Let $B$ be a $q$-dimensional Brownian motion, $f:\mathbb{R^q} \to \mathbb{R}$ be continuous. We suppose that $(f(B_u))_{u \in \mathbb{R}_+}$ is a martingale.
Prove or disprove: $f$ is linear, that is there exist $c_0,c_1,..,c_q \in \mathbb{R}$ such that for all $(x_1,...,x_q) \in \mathbb{R}^q,f(x_1,...,x_q)=c_0+\sum_{k=1}^qc_kx_k.$
I know how how to prove the case $q=1$ using stopping times: Show that $f(B_t)$ is a martingale iff $f(x)=a+bx$.
What about $q>1$?
In $q>1$ dimensions the result no longer holds.

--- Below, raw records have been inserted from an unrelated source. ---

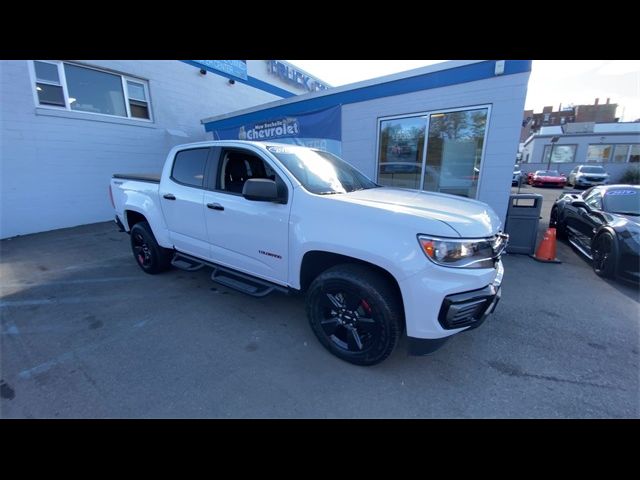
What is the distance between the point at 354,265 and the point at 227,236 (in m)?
1.56

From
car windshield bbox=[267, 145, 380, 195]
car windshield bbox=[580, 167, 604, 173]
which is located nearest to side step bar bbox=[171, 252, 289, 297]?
car windshield bbox=[267, 145, 380, 195]

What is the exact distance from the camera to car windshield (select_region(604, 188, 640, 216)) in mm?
4605

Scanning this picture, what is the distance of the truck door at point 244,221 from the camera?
2736 millimetres

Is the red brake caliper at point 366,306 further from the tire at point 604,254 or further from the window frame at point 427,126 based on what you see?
the window frame at point 427,126

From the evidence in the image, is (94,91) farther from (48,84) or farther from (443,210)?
(443,210)

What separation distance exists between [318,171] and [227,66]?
404 inches

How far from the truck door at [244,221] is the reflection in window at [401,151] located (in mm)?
4385

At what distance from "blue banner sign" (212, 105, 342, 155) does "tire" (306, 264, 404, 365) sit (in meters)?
5.79

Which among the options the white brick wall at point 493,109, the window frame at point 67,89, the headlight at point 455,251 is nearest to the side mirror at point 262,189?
the headlight at point 455,251

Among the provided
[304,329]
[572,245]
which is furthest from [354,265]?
[572,245]

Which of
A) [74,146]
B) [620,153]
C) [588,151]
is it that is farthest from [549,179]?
[74,146]

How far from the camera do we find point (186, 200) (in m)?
3.53

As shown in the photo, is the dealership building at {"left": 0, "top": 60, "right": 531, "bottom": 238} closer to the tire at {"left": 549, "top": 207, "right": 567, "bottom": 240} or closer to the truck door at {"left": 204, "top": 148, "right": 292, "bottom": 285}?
the tire at {"left": 549, "top": 207, "right": 567, "bottom": 240}

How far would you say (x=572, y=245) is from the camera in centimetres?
600
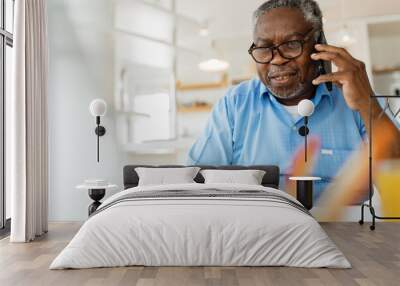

As a counter-example, take $f(x,y)=x^2-y^2$. Then if $B_t=(X_t,Y_t)$ where $X_t$ and $Y_t$ are independent Brownian motions on $\mathbb R$, for $s<t$, \begin{align*} \mathbb E[f(X_t,Y_t)\mid\mathcal F_s]&=\mathbb E[X_t^2-t\mid\mathcal F_s]-\mathbb E[Y_t^2-t\mid\mathcal F_s] \\ &=(X_s^2-s)-(Y_s^2-s) \\ &= f(X_s,Y_s), \end{align*} where we used the property that $X_t^2-t$ is martingale. So $f(B_t)$ is martingale but $f$ isn't linear.